From Okapi Framework
Jump to: navigation, search

Overview

The TXML Filter is an Okapi component that implements the IFilter interface for Wordfast Pro TXML documents. TXML is a proprietary XML-based bilingual format used by Wordfast Pro and supported by several other tools. There are no official public specifications available.

Processing Details

Input Encoding

The filter decides which encoding to use for the input document using the following logic:

  • If the document has an encoding declaration it is used.
  • Otherwise, UTF-8 is used as the default encoding (regardless the actual default encoding that was specified when opening the document).

Output Encoding

If the output encoding is UTF-8:

  • If the input encoding was also UTF-8, a Byte-Order-Mark is used for the output document only if one was detected in the input document.
  • If the input encoding was not UTF-8, no Byte-Order-Mark is used in the output document.

If the original document had an XML encoding declaration it is updated, if it did not, one is automatically added.

Line-Breaks

The type of line-breaks of the output is the same as the one of the original input.

Segmentation

TXML files are organized into blocks of one or more segments. So they are always segmented in the sense that each block has at least one segment.

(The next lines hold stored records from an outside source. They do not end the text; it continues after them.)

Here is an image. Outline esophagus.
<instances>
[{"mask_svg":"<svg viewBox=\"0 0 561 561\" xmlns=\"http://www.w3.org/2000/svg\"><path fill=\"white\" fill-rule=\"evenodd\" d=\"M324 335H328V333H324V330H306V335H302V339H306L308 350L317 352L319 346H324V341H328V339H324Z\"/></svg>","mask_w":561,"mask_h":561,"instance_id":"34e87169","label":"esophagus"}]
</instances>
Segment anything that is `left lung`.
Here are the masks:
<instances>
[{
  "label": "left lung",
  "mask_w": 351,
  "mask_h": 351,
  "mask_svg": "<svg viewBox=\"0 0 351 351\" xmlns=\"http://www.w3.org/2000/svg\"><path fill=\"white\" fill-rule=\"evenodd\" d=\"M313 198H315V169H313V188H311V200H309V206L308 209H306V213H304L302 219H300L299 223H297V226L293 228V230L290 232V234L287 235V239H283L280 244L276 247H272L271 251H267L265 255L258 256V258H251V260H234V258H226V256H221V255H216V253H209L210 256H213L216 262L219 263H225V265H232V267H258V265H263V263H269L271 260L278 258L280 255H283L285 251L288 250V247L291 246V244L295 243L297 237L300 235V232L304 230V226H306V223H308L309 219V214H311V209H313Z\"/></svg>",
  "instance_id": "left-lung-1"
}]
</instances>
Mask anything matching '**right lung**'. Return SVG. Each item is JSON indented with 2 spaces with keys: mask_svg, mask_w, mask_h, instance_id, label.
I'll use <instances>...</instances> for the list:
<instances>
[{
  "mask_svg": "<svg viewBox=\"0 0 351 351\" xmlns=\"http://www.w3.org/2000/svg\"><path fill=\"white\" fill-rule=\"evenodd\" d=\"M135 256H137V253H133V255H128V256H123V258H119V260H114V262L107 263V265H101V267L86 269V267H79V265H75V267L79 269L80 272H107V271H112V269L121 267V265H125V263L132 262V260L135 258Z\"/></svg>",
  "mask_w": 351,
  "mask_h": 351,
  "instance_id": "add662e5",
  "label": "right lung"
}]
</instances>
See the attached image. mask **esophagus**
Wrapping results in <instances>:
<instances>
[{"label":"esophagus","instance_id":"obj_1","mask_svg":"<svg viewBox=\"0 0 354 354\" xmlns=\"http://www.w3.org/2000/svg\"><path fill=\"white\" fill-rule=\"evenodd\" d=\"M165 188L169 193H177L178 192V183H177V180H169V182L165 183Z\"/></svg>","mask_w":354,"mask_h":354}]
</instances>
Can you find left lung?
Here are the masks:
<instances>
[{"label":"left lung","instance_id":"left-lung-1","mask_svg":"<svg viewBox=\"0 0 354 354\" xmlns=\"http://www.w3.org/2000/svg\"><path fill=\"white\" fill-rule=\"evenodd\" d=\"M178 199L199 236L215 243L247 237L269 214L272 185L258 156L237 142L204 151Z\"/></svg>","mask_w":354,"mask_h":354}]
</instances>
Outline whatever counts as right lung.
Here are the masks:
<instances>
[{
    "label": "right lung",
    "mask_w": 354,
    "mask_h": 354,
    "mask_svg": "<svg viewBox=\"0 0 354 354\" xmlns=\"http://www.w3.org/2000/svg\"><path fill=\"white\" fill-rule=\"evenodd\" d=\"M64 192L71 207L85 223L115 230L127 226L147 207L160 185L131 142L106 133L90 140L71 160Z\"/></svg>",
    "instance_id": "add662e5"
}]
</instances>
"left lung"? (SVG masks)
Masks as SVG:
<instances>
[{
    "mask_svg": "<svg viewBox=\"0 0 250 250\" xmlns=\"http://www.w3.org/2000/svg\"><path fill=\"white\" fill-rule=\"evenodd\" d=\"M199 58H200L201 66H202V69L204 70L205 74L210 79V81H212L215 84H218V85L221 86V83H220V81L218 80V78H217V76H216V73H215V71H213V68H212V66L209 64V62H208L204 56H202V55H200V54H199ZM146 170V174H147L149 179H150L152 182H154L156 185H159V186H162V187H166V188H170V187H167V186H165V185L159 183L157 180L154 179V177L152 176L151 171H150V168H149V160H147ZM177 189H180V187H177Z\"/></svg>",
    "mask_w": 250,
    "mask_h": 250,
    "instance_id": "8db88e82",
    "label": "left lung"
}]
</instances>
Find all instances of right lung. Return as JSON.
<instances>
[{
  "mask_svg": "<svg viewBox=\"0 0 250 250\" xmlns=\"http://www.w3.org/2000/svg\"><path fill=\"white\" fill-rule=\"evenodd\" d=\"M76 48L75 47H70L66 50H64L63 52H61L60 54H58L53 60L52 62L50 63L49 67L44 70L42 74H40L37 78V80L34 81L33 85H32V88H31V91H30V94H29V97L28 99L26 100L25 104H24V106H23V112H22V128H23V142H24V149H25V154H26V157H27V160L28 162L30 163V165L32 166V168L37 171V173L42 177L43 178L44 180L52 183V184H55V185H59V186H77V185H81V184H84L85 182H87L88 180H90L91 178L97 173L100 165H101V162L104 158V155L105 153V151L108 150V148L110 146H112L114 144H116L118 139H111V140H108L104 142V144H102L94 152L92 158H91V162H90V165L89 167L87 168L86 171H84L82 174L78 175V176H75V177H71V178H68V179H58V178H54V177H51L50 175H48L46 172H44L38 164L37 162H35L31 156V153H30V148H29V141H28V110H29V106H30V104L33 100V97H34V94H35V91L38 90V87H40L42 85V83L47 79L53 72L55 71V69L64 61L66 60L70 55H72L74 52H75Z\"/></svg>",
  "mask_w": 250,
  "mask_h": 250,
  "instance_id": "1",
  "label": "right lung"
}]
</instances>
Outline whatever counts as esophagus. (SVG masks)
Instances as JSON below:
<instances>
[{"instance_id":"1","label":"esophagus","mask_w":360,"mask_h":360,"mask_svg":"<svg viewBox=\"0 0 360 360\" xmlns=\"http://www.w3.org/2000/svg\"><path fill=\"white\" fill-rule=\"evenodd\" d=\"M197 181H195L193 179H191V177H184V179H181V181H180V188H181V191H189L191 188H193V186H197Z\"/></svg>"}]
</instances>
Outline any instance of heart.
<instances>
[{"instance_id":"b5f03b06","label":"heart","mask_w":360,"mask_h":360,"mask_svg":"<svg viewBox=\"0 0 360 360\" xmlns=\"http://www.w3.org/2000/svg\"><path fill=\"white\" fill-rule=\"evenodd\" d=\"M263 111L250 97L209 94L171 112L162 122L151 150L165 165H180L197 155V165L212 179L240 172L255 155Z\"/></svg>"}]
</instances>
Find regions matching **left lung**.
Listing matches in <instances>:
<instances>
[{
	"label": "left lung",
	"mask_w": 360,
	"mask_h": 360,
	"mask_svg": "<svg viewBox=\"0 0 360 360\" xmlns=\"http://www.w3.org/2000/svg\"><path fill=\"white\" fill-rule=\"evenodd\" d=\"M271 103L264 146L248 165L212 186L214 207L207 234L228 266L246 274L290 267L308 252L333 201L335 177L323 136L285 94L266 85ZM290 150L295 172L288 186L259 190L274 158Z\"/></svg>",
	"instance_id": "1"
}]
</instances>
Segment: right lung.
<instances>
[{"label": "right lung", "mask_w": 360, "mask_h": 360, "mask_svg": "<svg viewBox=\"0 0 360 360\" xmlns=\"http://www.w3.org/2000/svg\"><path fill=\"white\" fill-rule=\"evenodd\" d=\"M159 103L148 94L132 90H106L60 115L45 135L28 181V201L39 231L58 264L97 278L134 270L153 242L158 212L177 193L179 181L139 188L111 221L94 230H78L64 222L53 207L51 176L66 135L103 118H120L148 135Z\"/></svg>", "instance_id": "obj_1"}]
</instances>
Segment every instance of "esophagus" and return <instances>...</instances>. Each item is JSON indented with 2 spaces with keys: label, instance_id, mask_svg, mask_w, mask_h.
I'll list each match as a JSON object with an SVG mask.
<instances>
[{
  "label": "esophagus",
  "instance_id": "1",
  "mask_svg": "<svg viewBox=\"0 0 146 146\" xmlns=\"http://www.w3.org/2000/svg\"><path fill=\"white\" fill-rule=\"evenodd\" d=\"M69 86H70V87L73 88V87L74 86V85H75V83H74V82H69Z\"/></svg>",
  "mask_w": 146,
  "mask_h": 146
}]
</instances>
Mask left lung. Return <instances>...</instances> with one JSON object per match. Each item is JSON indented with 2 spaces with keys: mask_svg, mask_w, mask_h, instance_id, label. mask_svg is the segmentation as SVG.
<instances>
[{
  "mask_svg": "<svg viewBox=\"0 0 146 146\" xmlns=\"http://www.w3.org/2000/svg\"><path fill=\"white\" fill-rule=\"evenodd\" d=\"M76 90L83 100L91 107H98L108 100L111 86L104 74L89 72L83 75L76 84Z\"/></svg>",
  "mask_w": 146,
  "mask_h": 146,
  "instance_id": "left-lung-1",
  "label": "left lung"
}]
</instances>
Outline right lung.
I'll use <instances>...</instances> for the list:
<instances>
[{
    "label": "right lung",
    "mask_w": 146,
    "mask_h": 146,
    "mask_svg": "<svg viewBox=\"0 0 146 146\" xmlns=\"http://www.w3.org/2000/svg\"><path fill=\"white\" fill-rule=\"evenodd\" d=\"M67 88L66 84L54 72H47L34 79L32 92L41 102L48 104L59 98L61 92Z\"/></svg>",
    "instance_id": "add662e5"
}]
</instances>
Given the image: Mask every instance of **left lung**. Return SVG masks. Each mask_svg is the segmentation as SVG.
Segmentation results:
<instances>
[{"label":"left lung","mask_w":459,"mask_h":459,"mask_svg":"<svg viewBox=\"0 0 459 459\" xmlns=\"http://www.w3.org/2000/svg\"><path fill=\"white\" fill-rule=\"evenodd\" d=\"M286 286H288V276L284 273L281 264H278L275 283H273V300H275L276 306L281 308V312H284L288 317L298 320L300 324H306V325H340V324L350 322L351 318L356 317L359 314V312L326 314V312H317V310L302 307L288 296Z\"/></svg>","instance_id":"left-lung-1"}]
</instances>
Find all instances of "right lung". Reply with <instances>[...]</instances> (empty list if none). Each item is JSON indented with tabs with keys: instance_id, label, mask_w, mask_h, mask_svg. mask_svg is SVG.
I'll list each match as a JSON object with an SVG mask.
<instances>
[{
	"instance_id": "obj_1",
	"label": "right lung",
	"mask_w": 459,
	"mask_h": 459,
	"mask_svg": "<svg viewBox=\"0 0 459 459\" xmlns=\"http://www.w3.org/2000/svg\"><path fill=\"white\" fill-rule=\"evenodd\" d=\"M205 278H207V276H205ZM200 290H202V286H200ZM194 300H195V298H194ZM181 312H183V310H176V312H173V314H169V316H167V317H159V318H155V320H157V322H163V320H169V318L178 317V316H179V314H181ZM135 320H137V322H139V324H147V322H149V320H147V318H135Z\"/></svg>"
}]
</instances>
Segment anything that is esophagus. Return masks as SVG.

The content of each block is extracted as a single text unit with as many segments as there are in the block.

Existing Translations

Segmented entries may have translations. In this case the text of the target is extracted along with the source.

If the segment is labeled with gtmt="true" and not with modified="true", the source and target are also set as an AltTranslationsAnnotation annotation.

Revisions

If a segment has revisions: only the latest translation is extracted. The translations in the <revisions> elements are ignored.

The filter does not create revision entries: If there was a translation in the original TXML document, the updated translation overwrites it. No revision is created in the TXML document with the translation present before the merge.

Parameters

Allow empty target segments in output — Set this option to allow empty translations to be written out as such in output. If this option is not set, a copy of the source is used in place of the empty translation.

Limitations

  • The TXML format does not allow to have different source and target content for the part between segments, therefore if any of those parts changes after extraction, the difference cannot be represented when merging, only the source representation is preserved.